> **Exercise goal**: Output the data verbatim, minus the images.
---- Supplied material
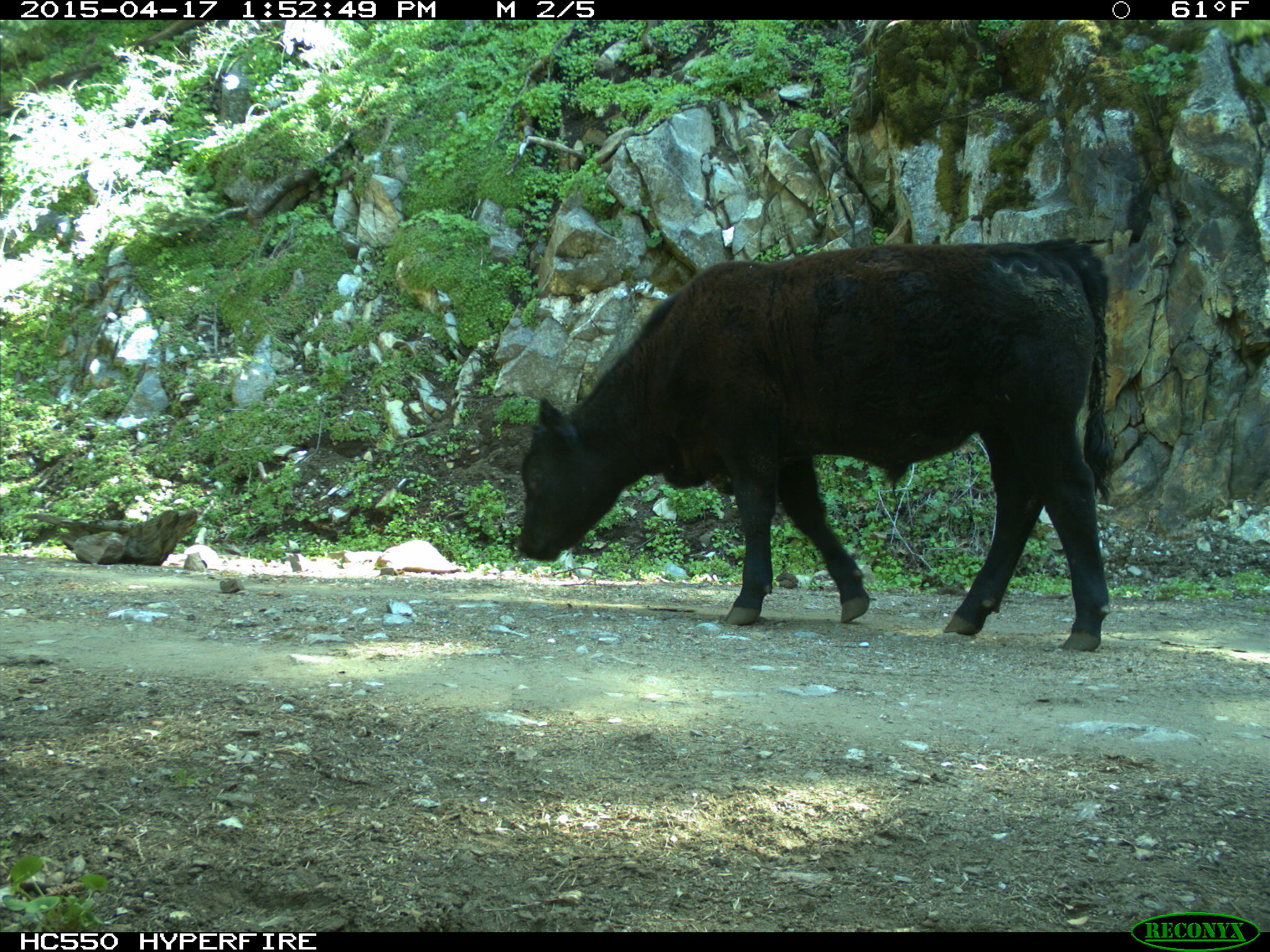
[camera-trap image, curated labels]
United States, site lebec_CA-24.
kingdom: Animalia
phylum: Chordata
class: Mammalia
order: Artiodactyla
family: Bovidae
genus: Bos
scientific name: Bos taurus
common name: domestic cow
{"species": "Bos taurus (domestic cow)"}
--------
> **Task result**:
[camera-trap image, curated labels]
United States, site lebec_CA-24.
kingdom: Animalia
phylum: Chordata
class: Mammalia
order: Artiodactyla
family: Bovidae
genus: Bos
scientific name: Bos taurus
common name: domestic cow
{"species": "Bos taurus (domestic cow)"}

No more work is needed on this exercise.